Frequently contact the parents. It is important that you start the year off on the right foot when it comes to handling parents. I feel that building relationships with parents is often overlooked by teachers. It is invaluable. During the first few weeks of school, I make an effort to call every single parent (I usually teach 70-80 students.) and tell them something great their child is doing in my classroom. For the most part, I get the same reaction from the parents: they are shocked that I would call home to tell them such a nice piece of information! Believe me, that call builds a lot of creditability with you as the teacher. Three weeks before the first marking period ends, I send home a “caught you” coupon that specifically names something the student is doing well in ELA. The parent signs the coupon and it’s worth five points of extra credit.

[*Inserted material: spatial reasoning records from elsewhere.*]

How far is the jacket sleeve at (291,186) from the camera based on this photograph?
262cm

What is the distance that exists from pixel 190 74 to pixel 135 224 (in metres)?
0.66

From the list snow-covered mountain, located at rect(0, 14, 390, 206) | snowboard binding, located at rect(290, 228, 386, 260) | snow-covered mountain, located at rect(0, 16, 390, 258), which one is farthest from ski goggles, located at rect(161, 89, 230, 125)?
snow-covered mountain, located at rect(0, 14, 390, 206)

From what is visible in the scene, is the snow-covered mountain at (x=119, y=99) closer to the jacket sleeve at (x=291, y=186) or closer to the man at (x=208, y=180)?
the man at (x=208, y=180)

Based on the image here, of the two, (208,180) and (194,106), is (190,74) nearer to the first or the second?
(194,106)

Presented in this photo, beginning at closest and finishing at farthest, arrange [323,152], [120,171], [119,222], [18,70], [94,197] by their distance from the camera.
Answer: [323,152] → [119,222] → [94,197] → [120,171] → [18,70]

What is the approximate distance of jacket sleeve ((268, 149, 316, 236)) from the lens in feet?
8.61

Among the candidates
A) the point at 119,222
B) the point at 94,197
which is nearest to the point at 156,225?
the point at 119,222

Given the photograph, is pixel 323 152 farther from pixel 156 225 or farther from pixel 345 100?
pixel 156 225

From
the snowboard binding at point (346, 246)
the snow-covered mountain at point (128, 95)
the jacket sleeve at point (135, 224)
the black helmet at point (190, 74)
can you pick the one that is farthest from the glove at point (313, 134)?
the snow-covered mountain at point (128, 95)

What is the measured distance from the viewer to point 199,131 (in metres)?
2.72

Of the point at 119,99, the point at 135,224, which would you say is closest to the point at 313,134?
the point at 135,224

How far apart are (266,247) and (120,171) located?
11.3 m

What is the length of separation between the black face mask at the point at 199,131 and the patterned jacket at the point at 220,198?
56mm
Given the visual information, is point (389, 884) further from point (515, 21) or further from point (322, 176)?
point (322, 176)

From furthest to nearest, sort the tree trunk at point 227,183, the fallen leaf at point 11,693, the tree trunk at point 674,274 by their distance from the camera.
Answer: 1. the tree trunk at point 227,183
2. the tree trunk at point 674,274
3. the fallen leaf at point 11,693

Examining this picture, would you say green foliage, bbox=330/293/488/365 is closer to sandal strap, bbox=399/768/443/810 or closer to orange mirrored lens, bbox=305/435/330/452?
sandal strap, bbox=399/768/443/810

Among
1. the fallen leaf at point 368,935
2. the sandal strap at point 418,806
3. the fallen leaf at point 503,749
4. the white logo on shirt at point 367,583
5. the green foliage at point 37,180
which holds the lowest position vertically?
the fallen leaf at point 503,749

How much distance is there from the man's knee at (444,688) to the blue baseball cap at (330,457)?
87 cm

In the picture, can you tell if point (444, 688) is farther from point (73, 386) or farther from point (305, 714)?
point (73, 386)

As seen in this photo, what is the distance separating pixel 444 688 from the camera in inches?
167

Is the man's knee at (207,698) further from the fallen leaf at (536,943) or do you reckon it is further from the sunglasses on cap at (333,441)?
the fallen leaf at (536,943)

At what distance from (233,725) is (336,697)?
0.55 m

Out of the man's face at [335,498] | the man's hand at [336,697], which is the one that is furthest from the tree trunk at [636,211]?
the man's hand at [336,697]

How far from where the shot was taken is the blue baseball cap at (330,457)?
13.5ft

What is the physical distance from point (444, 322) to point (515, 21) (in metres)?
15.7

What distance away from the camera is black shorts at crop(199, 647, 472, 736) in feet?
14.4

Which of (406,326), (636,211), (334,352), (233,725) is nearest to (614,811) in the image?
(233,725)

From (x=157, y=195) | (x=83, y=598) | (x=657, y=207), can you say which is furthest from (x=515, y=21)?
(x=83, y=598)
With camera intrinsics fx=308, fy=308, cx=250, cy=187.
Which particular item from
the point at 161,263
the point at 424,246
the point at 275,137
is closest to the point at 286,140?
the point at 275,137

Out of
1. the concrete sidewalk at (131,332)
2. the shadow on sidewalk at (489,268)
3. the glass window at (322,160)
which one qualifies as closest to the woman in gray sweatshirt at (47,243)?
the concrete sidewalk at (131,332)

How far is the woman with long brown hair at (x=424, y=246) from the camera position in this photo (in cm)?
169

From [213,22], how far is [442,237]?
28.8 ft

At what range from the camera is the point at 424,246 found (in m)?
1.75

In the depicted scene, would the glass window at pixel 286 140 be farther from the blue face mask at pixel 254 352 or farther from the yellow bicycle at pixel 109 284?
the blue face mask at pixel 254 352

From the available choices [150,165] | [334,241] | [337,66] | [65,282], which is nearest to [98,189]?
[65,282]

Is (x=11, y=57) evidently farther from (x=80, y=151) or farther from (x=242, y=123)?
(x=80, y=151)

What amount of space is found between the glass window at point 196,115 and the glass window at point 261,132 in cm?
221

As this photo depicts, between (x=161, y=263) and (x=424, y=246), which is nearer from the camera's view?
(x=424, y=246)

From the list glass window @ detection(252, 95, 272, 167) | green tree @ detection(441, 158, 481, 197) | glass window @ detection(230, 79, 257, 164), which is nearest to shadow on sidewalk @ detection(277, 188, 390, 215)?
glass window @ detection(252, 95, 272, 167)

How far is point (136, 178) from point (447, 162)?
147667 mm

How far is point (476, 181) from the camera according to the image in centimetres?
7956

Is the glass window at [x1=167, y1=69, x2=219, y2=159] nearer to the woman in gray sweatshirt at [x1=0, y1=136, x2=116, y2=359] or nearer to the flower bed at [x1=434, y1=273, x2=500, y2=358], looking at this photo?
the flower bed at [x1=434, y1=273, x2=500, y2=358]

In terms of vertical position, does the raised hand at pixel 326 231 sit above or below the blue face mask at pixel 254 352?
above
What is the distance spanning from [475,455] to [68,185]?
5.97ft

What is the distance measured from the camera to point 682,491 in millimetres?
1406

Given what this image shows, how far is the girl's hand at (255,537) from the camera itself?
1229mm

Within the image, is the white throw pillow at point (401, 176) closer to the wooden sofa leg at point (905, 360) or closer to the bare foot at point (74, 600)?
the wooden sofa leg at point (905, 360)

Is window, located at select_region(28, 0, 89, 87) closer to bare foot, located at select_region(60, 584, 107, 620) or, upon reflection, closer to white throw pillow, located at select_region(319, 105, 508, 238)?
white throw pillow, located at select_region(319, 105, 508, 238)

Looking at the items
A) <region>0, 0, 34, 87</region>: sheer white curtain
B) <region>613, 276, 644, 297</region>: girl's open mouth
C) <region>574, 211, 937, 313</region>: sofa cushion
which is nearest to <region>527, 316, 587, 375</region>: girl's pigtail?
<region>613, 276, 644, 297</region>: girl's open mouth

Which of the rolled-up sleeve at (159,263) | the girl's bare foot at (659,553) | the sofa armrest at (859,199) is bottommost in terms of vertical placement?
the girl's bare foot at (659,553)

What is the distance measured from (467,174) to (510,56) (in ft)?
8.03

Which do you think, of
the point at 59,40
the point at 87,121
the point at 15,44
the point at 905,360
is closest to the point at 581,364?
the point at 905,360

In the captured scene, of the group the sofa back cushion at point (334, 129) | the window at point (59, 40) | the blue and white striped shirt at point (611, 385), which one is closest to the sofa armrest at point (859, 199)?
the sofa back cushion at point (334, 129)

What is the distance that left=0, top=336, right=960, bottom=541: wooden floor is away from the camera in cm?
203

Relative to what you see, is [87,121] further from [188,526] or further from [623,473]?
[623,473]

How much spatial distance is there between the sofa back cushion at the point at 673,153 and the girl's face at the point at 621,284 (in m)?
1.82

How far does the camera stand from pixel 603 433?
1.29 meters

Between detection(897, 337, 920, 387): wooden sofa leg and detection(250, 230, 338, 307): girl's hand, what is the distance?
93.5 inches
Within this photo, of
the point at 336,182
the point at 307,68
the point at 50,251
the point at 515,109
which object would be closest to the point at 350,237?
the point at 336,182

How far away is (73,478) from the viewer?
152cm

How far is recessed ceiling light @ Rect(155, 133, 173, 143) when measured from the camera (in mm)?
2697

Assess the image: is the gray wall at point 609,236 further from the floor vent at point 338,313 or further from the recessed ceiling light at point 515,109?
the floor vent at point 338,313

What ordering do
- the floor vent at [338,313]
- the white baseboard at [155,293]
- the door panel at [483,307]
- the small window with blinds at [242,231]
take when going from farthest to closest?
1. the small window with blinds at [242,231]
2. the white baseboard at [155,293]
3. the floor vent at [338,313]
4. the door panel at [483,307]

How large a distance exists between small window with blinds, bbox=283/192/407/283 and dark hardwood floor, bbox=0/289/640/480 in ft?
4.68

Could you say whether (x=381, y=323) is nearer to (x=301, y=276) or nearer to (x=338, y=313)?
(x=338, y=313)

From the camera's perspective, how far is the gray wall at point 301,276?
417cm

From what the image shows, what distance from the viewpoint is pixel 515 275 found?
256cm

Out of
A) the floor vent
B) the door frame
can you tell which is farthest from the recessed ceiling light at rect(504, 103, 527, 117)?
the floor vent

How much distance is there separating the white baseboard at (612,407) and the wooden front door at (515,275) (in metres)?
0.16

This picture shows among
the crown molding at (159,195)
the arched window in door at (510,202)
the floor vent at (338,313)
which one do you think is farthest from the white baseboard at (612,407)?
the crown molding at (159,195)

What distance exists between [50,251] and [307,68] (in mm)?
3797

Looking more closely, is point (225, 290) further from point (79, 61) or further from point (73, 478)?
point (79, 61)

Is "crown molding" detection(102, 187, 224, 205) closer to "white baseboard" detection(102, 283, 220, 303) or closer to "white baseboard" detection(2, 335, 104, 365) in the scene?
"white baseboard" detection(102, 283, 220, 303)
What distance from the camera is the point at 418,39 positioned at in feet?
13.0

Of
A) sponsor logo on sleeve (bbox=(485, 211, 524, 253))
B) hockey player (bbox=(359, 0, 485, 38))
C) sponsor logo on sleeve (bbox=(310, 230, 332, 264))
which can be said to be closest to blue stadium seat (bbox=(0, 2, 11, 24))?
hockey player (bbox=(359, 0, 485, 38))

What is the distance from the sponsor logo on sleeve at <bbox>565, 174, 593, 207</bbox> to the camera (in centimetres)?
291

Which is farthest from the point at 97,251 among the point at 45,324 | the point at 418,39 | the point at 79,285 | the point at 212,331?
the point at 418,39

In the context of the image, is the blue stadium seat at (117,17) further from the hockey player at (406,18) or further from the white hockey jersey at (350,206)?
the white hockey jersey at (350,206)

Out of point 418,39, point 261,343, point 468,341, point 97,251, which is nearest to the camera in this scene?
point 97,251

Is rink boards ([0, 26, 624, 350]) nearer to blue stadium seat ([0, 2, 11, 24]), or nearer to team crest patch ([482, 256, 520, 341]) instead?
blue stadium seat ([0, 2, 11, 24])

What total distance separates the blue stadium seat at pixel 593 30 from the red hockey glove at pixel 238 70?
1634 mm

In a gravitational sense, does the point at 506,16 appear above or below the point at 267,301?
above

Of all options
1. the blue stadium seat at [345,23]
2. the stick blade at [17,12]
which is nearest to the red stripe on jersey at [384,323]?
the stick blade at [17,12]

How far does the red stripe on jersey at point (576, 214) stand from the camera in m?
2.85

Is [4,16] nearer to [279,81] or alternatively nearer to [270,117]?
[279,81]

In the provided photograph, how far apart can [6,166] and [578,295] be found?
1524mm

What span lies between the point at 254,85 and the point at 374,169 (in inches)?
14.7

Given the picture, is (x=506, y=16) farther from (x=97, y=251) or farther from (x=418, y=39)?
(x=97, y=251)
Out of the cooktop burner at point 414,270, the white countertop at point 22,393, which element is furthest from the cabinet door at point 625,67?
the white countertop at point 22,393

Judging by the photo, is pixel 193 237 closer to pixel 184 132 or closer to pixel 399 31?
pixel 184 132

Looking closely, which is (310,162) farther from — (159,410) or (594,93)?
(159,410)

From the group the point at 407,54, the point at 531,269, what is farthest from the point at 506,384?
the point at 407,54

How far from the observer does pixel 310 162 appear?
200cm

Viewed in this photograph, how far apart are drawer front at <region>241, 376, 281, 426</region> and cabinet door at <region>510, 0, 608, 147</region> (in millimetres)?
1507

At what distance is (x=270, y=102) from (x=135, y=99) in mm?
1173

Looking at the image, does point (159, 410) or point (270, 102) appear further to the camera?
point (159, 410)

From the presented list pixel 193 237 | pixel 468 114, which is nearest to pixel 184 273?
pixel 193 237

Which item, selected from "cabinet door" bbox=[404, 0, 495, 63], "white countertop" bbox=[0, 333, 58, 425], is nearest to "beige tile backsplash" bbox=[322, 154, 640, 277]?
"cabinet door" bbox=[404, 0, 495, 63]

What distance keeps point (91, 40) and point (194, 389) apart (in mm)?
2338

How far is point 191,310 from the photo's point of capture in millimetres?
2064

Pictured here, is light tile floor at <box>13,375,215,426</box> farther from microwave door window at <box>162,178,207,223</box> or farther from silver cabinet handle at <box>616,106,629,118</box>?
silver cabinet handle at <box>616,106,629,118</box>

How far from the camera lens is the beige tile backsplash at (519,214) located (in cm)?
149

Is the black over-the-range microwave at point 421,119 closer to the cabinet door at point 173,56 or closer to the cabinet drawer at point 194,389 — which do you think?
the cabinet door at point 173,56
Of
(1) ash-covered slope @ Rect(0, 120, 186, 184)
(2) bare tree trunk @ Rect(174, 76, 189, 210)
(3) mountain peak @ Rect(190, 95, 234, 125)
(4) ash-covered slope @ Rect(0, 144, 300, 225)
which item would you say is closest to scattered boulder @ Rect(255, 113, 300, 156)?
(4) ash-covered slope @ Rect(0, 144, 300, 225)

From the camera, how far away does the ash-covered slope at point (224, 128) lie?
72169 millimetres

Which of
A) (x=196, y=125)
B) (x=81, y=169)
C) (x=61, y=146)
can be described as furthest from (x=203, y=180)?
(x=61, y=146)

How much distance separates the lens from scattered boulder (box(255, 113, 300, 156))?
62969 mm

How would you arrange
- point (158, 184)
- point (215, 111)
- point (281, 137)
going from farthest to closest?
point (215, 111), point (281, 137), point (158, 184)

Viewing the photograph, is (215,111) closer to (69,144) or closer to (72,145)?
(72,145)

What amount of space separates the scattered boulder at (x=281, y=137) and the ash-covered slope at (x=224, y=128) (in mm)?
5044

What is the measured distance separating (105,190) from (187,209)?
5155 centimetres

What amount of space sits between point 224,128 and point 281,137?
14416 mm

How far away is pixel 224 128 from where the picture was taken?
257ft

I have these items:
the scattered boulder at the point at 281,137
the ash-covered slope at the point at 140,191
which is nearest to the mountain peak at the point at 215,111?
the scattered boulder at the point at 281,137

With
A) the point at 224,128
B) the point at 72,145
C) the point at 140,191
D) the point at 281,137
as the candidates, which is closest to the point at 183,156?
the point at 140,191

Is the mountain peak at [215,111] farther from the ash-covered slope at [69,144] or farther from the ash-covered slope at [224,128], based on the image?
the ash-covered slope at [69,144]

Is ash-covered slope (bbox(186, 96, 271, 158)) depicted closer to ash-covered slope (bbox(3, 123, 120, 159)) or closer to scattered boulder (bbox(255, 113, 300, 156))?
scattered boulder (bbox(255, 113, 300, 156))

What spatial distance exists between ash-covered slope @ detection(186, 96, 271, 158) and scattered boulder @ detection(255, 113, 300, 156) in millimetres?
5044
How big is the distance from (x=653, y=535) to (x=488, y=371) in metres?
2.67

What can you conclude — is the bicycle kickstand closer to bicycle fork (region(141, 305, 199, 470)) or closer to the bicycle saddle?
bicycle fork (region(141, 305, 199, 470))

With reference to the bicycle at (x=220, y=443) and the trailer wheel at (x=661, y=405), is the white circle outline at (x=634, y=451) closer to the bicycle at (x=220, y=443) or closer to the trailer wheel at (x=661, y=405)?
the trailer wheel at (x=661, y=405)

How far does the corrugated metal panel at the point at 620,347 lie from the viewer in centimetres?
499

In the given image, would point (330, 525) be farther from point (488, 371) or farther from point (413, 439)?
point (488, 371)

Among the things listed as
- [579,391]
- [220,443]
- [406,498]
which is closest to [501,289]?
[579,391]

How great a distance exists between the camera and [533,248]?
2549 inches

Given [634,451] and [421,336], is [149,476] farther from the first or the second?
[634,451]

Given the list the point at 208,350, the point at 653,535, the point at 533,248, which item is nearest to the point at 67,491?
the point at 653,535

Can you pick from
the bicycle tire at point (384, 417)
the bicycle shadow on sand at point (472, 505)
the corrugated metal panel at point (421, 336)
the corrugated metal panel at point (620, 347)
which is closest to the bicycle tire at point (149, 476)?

Kids need to be heard. Let’s face it — sometimes kids just need someone to listen to them. In middle school, when all the hormones are raging and the students are changing so much in so many different ways, they just need someone to sit with them and be unbiased and nonjudgmental. They, like adults, want to feel loved and safe and validated. They want to feel important, and they need a sounding board at times. Many days, I have several students stopping by my room after school or during their lunch period, and they just really want to talk for a few minutes. I am committed to lending my ears to my students.
Develop your personal philosophy of education. Don’t develop it and cast it aside — hang it by your desk and refer to it on those days when you need to remind yourself why you entered into this career. It will give you strength, hope, and vision when the times are rough. My personal philosophy is about a page long; however, the premise of it is: Relationships + Relevance + Rigor = Results.
Plan meaningful lessons. Students need to understand that what they are learning is important. They must be able to relate it to their lives, and they must be engaged in activities within the classroom to ensure that the content sticks with them. I think of each student in my classroom climbing on a ladder: you have to start by meeting them on the rung they are most comfortable standing. In other words, start by meeting your students where they are, and be sure to incorporate their personal experiences and interests into your lessons. As the year progresses, your students will climb that ladder and the sky will be the limit!